Harry Nilsson Quotes

The following is a collection of quotes from (or about) Harry Nilsson.

Harry Nilsson on Performing Live
I don't know how much I want out of music or how much I'm willing to pay for it. It's acceptance we all want, isn't it? If it's my music that's being played and sung am I accepted? Or do I have to play it and sing it myself? Maybe, that's why I don't perform. I don't feel comfortable before an audience. I don't think I'm afraid to perform, but I'm afraid of becoming a performer. It can be a trap.

-- Harry Nilsson (1969)[1]


Performing is another occupation. Sometimes it is inviting. I like the idea of spontaneity. But you can't change anything in a concert. I may leave my socks on the floor but I'm something of a perfectionist. I can stop the tape in the studio. If I went on stage and things didn't work out I'd probably say let's do it another time and walk off.

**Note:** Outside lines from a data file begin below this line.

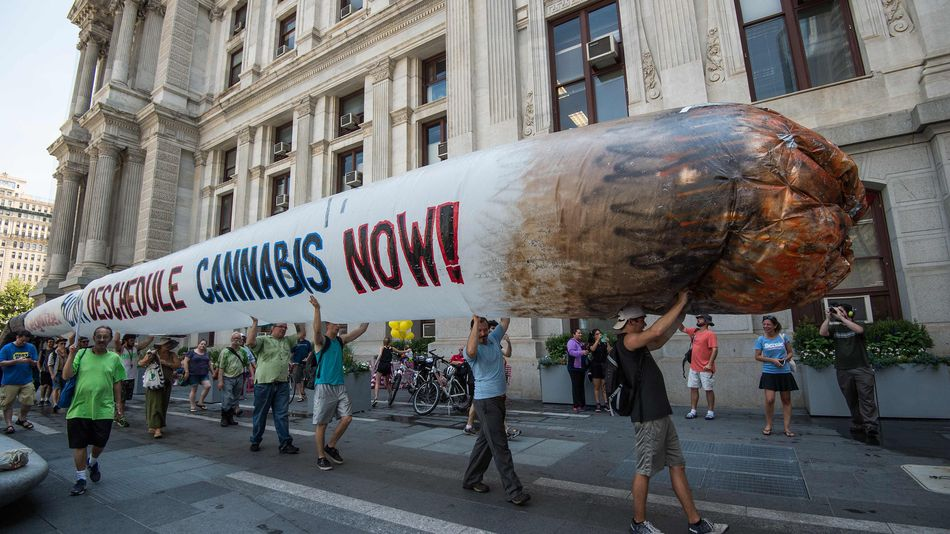 Cannabis supporters roll out 51-foot joint outside the 2016 Democratic convention.   Photo courtesy of Mashable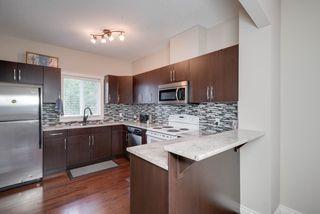 Photo 8: 11944 53 Street in Edmonton: Zone 06 House Half Duplex for sale : MLS®# E4173324
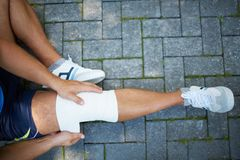 Bandaging leg Royalty Free Stock Images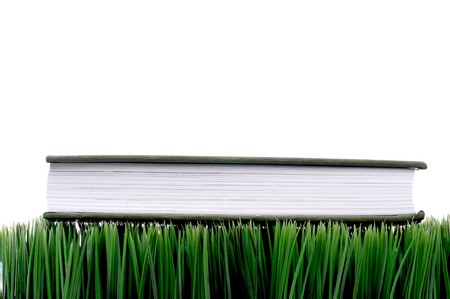 fescue: Green hardcover book sitting on grass with a white background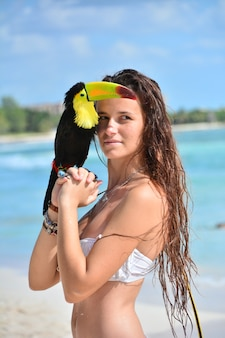 Sexy meisje poseert met toekan in mexico op een strand op een zonnige dag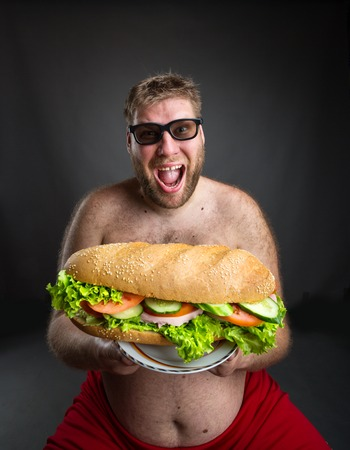 hungry: Fat happy man in glasses with sandwich Stock Photo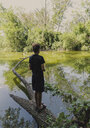 Full length of boy fishing while standing on fallen tree in lake at forest - CAVF61846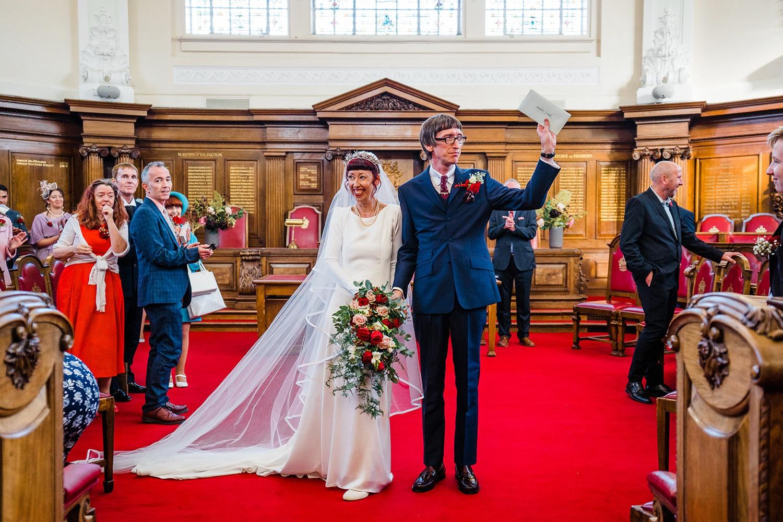 bride and groom walk islington street from registry office wedding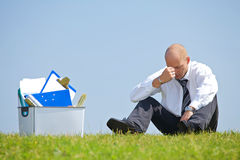 Cheerless businessman sitting next to basket full of files in park Stock Photography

-- Harry Nilsson (1972) [2]

Harry Nilsson on John Lennon
The most important thing I learned from him was to follow through, to finish what you start. If you say you’re going to send someone a postcard, send a postcard. He always followed through.

-- Harry Nilsson (1980)[1]


We were good friends. We were roommates twice, once in New York and once in L.A. But all those stories you hear, they were a little blown out of proportion.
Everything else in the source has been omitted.